L'inquiétude douanière

Autre problème : alors que nombre d'acteurs anticipaient une administration Trump 2.0 technophile et business friendly, ils se retrouvent avec une politique douanière qui obscurcit fortement les perspectives économiques et repousse la reprise pour les VC. Une autre étude de PitchBook récemment parue expose l'impact de cette politique sur le milieu de l'investissement en capital-risque. Un sondage réalisé auprès de 32 fonds d'investissement montre une inquiétude générale vis-à-vis des droits de douane de Donald Trump. 84% des répondants s'attendent à ce qu'ils causent des dommages économiques au moins modérés, soulignant notamment un risque sur les chaînes de valeur, les coûts et la croissance. Seuls 38% d'entre eux s'attendent dorénavant à une hausse des fonds investis par les VC dans les start-ups sur l'année à venir, contre 58% au début de la présidence Trump.

Et si l'administration Trump a pris quelques mesures technophiles, comme l'abrogation d'un décret de Joe Biden (largement symbolique) sur la régulation de l'IA et la mise en place d'une feuille de route pro-Bitcoin, celles-ci ne suffisent guère à compenser l'impact des droits de douane, d'autant que l'administration Trump semble également poursuivre l'approche antimonopole du gouvernement Biden, qui nuit aux rachats et consolidations dans la tech et constitue une autre bête noire pour les VC. La rupture spectaculaire de Donald Trump avec Elon Musk, sans doute la plus grosse influence technophile au sein de la nouvelle administration, a je un froid supplémentaire.

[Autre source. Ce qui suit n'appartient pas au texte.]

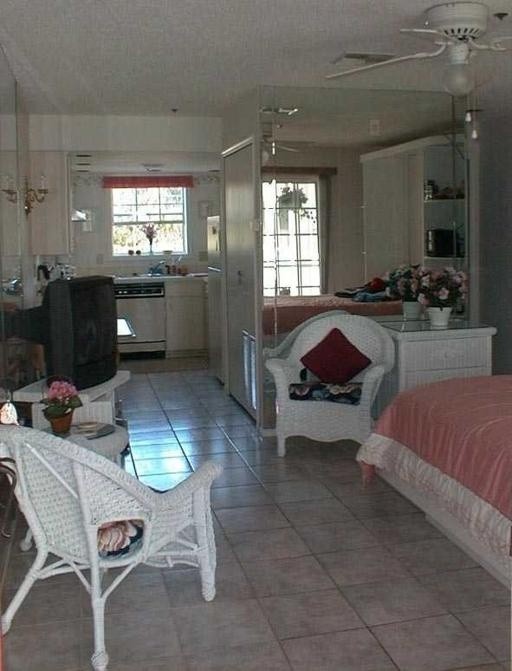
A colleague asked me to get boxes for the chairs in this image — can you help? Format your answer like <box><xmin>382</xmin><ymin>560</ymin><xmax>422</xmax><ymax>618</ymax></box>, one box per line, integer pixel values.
<box><xmin>265</xmin><ymin>310</ymin><xmax>395</xmax><ymax>458</ymax></box>
<box><xmin>0</xmin><ymin>424</ymin><xmax>224</xmax><ymax>671</ymax></box>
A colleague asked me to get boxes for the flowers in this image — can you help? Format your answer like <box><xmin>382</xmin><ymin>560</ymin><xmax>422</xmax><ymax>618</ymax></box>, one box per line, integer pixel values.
<box><xmin>385</xmin><ymin>263</ymin><xmax>422</xmax><ymax>298</ymax></box>
<box><xmin>141</xmin><ymin>224</ymin><xmax>157</xmax><ymax>244</ymax></box>
<box><xmin>39</xmin><ymin>380</ymin><xmax>82</xmax><ymax>418</ymax></box>
<box><xmin>419</xmin><ymin>267</ymin><xmax>471</xmax><ymax>315</ymax></box>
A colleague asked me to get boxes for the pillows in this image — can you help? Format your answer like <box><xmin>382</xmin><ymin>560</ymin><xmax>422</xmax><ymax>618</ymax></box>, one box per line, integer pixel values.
<box><xmin>299</xmin><ymin>327</ymin><xmax>371</xmax><ymax>390</ymax></box>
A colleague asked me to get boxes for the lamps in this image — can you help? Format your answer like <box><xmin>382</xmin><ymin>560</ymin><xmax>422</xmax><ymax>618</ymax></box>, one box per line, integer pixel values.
<box><xmin>24</xmin><ymin>173</ymin><xmax>48</xmax><ymax>216</ymax></box>
<box><xmin>461</xmin><ymin>57</ymin><xmax>487</xmax><ymax>140</ymax></box>
<box><xmin>1</xmin><ymin>172</ymin><xmax>17</xmax><ymax>204</ymax></box>
<box><xmin>423</xmin><ymin>61</ymin><xmax>489</xmax><ymax>96</ymax></box>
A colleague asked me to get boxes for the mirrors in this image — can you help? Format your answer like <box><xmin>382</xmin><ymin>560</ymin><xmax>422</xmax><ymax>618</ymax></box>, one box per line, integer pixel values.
<box><xmin>0</xmin><ymin>46</ymin><xmax>19</xmax><ymax>285</ymax></box>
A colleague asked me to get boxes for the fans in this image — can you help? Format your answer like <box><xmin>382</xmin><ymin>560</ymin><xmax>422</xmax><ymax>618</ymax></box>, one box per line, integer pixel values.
<box><xmin>326</xmin><ymin>26</ymin><xmax>512</xmax><ymax>85</ymax></box>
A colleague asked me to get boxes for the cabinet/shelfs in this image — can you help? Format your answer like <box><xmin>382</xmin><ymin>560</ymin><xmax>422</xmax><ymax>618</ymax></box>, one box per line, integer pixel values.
<box><xmin>358</xmin><ymin>132</ymin><xmax>481</xmax><ymax>321</ymax></box>
<box><xmin>26</xmin><ymin>149</ymin><xmax>75</xmax><ymax>256</ymax></box>
<box><xmin>166</xmin><ymin>279</ymin><xmax>207</xmax><ymax>357</ymax></box>
<box><xmin>12</xmin><ymin>371</ymin><xmax>130</xmax><ymax>425</ymax></box>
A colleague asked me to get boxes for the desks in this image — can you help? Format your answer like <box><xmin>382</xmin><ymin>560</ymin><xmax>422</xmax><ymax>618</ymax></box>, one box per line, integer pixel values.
<box><xmin>377</xmin><ymin>318</ymin><xmax>499</xmax><ymax>413</ymax></box>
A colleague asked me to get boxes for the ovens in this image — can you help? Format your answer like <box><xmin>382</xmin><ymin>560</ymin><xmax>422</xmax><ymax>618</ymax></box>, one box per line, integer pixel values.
<box><xmin>115</xmin><ymin>281</ymin><xmax>166</xmax><ymax>353</ymax></box>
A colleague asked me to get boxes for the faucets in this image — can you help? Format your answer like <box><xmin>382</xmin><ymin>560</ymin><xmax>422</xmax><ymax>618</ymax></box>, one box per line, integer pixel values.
<box><xmin>152</xmin><ymin>261</ymin><xmax>164</xmax><ymax>274</ymax></box>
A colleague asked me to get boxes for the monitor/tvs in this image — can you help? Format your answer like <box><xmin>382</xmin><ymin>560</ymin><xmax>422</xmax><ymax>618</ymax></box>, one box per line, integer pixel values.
<box><xmin>12</xmin><ymin>275</ymin><xmax>118</xmax><ymax>390</ymax></box>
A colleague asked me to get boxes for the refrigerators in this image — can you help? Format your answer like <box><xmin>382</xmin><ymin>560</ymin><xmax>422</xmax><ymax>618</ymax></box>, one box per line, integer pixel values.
<box><xmin>206</xmin><ymin>215</ymin><xmax>225</xmax><ymax>384</ymax></box>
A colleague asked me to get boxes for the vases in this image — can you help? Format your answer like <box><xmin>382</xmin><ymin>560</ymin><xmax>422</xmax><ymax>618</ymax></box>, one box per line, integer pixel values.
<box><xmin>427</xmin><ymin>306</ymin><xmax>452</xmax><ymax>329</ymax></box>
<box><xmin>45</xmin><ymin>410</ymin><xmax>75</xmax><ymax>435</ymax></box>
<box><xmin>149</xmin><ymin>240</ymin><xmax>153</xmax><ymax>253</ymax></box>
<box><xmin>404</xmin><ymin>301</ymin><xmax>421</xmax><ymax>322</ymax></box>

Des raisons d'être (prudemment) optimiste

Parmi ce tableau peu reluisant subsistent toutefois quelques notes d'espoir pour un rebond de l'industrie de la tech. La première est la reprise des levées de fonds amorcée au premier trimestre, après plusieurs années difficiles. Les jeunes pousses du monde entier ont récolté entre 113 et 121 milliards de dollars, selon les estimations, soit la meilleure performance trimestrielle depuis le printemps 2022. De quoi ranimer les espoirs d'une reprise du marché susceptible de remettre la machine en route : des levées de fonds qui redémarrent pourraient donner suffisamment confiance aux start-ups les plus matures pour se lancer en bourse, permettant aux VC d'engranger des gains et d'investir davantage tout en prenant plus de risques…

Les entrées en bourse semblent d'ailleurs elles aussi reprendre du poil de la bête. Cette semaine, la jeune pousse de la DefenseTech américaine Voyager Technologies est entrée à la bourse de New York. La start-up de l'IA CoreWeave a réalisé en mars une IPO décevante, mais a depuis vu le cours de son action s'apprécier à hauteur de 250%. Dans ce contexte qui paraît redevenir favorable aux entrées en bourse, plusieurs jeunes pousses prometteuses qui ont longtemps repoussé l'échéance parlent désormais de sauter le pas cette année. C'est le cas des néobanques Chime et Revolut, du spécialiste des données Databricks, de l'entreprise de paiements Stripe, ou encore de la fintech Klarna.

Un bémol, toutefois : la reprise des levées de fonds est pour l'heure très largement concentrée sur les jeunes pousses de l'IA, qui tendent à éclipser toutes les autres. Celles-ci ont raflé 58% des investissements en capital-risque au premier trimestre. Pire : sur la scène de l'IA, quelques jeunes pousses se taillent la part du lion, comme OpenAI, qui a levé à elle seule 40 milliards de dollars au premier trimestre ! De quoi doucher les espoirs des jeunes entrepreneurs espérant capter l'attention des VC, d'autant plus s'ils opèrent dans un domaine n'ayant pas trait à l'IA…

Une dernière note d'optimisme est toutefois permise face au rabibochage qui semble s'amorcer entre Elon Musk et Donald Trump, possible signe avant-coureur de futures politiques pro-tech au sein de la nouvelle administration.